Another possible explanation of the benefit of ECM3 tumors from trastuzumab derived from their stem cell-like features. Indeed, breast cancer stem cells rely on HER2 and are sensitive to trastuzumab [42]. In addition, the tumor microenvironment architecture derived from the production of ECM3 proteins could influence diffusion and accumulation of the drug in the tumor tissue as we found in Matrigel-mixed tumors in mice. These data seem to be in contrast with many studies illustrating the relevance of ECM density and composition in the ability of drugs to distribute and accumulate in the extravascular compartment of the tumor tissue [43]. However, trastuzumab has been shown to have a relatively high interstitial volume of distribution in solid tumor models due to its positive charge [44].

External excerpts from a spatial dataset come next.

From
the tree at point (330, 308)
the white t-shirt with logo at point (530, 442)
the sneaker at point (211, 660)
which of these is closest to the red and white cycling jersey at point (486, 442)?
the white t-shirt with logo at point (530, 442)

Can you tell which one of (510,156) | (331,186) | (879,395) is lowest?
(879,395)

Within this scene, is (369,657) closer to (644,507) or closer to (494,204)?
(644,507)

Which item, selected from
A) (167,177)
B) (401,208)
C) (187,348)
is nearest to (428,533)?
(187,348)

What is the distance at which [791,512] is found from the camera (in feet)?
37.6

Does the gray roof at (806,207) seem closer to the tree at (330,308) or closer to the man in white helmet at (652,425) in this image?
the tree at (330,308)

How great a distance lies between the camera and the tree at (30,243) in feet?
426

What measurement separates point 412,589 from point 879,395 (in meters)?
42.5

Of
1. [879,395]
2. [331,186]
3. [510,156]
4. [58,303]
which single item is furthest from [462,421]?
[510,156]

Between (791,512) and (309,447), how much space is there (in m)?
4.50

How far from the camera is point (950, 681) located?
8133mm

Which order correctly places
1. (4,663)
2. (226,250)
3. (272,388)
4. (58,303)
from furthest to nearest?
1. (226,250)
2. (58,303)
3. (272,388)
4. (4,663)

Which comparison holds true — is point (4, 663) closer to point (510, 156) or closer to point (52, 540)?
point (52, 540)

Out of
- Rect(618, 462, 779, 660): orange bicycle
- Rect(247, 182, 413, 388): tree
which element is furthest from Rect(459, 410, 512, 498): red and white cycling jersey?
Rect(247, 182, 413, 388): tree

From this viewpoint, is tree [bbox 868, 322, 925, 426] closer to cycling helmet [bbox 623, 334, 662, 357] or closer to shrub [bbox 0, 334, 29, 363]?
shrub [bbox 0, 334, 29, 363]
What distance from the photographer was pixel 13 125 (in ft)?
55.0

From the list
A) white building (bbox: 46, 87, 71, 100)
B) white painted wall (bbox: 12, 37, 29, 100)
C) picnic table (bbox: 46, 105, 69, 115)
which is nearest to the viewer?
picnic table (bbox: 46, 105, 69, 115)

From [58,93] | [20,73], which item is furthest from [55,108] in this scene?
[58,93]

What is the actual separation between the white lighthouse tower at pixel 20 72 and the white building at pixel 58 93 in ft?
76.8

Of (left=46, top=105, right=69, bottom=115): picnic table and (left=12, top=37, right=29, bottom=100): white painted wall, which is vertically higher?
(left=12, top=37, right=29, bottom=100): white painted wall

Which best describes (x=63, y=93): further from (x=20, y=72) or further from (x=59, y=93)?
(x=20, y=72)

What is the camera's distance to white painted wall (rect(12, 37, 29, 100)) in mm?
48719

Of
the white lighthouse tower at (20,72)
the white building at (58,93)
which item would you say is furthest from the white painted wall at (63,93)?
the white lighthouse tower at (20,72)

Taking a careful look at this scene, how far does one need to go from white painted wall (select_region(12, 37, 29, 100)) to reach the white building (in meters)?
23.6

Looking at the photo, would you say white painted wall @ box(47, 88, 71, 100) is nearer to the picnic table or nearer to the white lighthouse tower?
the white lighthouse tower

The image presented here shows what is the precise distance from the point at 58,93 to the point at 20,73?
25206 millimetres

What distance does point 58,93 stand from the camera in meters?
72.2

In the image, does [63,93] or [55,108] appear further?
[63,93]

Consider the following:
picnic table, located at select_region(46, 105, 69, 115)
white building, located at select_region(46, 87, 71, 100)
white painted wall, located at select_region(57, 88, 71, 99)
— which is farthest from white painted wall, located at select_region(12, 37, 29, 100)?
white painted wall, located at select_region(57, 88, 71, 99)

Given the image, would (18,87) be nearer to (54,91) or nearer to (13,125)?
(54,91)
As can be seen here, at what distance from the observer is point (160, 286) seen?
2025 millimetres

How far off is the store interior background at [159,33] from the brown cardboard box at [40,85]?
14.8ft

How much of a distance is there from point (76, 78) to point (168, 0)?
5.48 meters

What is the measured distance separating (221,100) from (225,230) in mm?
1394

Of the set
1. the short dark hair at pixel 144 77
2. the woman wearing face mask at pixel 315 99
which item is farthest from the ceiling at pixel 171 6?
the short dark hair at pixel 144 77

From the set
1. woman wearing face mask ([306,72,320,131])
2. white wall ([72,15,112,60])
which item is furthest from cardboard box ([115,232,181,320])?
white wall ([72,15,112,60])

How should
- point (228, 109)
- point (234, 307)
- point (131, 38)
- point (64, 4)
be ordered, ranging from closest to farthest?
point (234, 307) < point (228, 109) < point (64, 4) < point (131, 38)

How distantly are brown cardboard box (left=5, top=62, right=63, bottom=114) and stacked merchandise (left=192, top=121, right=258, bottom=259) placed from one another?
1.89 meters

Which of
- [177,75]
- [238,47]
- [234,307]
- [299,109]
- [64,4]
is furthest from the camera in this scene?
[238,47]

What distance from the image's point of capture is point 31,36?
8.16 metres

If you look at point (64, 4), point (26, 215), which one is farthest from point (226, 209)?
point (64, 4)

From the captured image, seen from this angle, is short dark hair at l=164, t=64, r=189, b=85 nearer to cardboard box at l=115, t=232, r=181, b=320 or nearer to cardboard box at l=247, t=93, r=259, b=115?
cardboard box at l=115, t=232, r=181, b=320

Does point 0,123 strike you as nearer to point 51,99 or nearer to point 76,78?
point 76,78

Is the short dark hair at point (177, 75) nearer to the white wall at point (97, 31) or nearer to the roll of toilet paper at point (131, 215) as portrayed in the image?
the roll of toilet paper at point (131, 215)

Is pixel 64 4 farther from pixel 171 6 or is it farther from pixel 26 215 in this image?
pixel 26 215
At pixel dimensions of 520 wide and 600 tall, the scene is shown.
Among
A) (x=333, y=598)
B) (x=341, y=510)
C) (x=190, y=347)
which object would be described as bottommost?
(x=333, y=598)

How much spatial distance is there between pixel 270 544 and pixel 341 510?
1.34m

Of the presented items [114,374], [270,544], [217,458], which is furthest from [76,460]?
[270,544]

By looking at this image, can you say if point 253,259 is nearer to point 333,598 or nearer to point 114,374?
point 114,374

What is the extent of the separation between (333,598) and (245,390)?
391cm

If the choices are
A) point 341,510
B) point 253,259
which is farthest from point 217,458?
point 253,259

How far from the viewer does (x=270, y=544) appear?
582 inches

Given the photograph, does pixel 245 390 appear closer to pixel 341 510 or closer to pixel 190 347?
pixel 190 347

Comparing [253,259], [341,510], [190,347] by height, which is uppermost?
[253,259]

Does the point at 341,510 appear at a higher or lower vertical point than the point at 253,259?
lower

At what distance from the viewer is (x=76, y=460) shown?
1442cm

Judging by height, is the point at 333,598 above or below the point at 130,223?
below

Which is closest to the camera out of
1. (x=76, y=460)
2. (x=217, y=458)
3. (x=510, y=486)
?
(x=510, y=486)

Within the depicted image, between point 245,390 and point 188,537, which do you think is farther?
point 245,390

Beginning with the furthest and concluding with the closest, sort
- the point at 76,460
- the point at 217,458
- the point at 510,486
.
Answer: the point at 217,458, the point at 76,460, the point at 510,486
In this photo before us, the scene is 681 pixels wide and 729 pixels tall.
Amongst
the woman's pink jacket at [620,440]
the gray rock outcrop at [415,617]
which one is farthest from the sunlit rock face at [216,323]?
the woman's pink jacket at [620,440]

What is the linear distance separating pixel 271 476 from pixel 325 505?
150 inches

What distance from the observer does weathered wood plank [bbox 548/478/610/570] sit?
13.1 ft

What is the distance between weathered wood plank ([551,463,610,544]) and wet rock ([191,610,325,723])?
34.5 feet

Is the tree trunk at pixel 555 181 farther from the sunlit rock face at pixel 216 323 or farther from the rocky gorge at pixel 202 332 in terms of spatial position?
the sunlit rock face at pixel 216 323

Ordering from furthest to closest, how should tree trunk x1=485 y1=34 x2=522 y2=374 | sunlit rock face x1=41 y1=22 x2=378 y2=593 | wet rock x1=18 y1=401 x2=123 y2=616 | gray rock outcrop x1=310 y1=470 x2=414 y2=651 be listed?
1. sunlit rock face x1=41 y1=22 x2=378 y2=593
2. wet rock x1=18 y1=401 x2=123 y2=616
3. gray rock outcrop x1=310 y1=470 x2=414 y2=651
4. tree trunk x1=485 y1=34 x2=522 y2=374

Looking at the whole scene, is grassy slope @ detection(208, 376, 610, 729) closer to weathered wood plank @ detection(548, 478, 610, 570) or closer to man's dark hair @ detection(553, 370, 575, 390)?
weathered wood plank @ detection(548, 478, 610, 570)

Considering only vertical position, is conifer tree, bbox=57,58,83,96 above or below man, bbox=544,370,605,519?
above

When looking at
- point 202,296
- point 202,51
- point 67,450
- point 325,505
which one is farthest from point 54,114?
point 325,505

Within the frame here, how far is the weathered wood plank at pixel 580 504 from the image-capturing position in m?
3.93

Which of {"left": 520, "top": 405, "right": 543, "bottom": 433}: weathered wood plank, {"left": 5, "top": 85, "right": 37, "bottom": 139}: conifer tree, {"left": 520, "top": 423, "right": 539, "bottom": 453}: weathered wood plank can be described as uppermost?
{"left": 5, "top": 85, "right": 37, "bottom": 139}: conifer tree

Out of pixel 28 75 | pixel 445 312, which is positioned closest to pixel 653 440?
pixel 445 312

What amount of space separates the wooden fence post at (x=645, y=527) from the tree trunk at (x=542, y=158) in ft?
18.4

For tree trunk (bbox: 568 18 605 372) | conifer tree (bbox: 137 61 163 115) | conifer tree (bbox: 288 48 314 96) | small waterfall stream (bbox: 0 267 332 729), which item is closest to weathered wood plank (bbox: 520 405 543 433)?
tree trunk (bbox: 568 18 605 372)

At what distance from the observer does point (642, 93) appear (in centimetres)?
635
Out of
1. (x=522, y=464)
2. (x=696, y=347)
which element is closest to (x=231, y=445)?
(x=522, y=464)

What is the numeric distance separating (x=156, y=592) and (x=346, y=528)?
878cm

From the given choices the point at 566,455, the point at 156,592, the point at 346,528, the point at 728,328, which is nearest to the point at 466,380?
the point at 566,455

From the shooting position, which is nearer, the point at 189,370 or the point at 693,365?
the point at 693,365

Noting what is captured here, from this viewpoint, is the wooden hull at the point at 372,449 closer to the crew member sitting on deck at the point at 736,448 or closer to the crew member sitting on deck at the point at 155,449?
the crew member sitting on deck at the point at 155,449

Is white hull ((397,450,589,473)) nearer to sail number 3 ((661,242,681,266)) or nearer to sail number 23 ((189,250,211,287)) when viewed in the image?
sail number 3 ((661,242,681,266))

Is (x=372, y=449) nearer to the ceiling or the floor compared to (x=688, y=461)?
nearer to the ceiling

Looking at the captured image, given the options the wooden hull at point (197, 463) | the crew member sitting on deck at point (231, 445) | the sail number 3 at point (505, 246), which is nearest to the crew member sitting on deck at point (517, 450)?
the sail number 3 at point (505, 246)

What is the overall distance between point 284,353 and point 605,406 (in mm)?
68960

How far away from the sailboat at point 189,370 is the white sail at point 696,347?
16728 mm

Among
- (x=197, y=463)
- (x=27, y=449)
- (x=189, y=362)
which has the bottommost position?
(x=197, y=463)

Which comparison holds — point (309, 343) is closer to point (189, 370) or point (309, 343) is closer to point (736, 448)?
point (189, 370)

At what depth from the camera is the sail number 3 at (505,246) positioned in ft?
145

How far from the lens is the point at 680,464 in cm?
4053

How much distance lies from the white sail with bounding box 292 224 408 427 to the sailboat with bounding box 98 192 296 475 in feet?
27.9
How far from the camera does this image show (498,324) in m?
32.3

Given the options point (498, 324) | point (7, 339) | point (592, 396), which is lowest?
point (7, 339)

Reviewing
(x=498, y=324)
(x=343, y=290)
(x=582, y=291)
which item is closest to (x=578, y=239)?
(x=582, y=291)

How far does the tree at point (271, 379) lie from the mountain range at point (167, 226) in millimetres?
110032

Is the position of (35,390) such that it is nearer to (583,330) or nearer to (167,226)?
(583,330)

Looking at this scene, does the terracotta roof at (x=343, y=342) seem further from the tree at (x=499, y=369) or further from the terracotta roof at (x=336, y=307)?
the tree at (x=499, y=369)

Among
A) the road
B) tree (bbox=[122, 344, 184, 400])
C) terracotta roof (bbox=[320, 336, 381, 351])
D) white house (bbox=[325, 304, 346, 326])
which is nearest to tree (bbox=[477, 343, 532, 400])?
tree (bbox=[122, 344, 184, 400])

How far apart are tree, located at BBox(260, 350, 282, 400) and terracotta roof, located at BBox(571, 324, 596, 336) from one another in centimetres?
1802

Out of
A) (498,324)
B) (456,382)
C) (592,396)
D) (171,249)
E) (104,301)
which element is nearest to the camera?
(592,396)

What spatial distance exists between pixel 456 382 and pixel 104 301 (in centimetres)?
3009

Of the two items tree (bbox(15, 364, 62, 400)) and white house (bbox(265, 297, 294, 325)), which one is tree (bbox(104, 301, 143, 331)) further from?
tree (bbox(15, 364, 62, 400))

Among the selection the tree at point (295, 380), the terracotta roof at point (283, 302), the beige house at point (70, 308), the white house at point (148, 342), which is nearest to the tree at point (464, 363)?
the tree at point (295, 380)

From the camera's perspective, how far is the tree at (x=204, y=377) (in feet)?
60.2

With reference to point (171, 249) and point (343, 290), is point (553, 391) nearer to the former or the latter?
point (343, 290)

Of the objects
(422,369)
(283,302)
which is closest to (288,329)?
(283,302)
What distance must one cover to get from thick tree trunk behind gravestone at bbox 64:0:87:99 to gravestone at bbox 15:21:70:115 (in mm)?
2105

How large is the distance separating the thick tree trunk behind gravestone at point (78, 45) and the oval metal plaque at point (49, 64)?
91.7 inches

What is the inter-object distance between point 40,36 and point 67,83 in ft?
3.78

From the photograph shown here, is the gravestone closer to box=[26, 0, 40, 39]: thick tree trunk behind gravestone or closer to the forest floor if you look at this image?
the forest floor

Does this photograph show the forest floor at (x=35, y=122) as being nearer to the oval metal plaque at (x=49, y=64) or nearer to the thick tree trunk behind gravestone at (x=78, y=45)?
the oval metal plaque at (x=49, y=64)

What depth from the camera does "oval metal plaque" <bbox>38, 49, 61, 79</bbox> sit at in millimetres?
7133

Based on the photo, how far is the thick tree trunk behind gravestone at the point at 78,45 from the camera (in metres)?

We are aware that the use of Matrigel to create an ECM-rich environment is not a perfect model of the ECM3 microenvironment, but our previous findings using this model, showing resistance to doxorubicin and low penetration of the drug in the tumor microenvironment [45], as observed in patients with ECM3 tumors, support our results. It cannot be excluded that the higher concentration of trastuzumab in these tumors derived from a different organization of the tumor microenvironment, characterized by a small nest of tumor cells separated by area of ECM, opposed to the tumor cell packed tumors derived from injection of tumor cells alone. The lack of Ki67 reduction by trastuzumab in xenografts is in line with data obtained in the MMTV/HER2 model [46] and in HER2-positive locally advanced BCs from patients treated with neoadjuvant trastuzumab [47], in which Ki67 is not modified by trastuzumab treatment. It is conceivable that tumor cell proliferation is inhibited by trastuzumab therapy, as observed in other models a few days after the start of the treatment [48,49]. Thus, it is likely that a reduction in proliferation rate occurs mainly at the beginning of the treatment, as suggested also by a strong reduction in Ki67 positivity in tumor tissue of HER2-positive BC patients of a window of opportunity trial treated with one cycle of trastuzumab [50].

The small number of patients and the heterogeneous group of tumors constitute the major limitation of the study. Further analysis of the predictive value of ECM3 is warranted. Moreover, from a clinical point of view, understanding whether the addition of ECM3 to the immune signatures increases the selection of patients who benefit from trastuzumab could represent an important issue for patient selection in the clinical practice.